Rows of data for spatial questions:

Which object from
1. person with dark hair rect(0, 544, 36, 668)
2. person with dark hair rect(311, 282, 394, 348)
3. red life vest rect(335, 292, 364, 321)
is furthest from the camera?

= Exercise objective =
Print all of the material above line by line, with no changes.

= Exercise result =
Which object from
1. person with dark hair rect(0, 544, 36, 668)
2. person with dark hair rect(311, 282, 394, 348)
3. red life vest rect(335, 292, 364, 321)
is furthest from the camera?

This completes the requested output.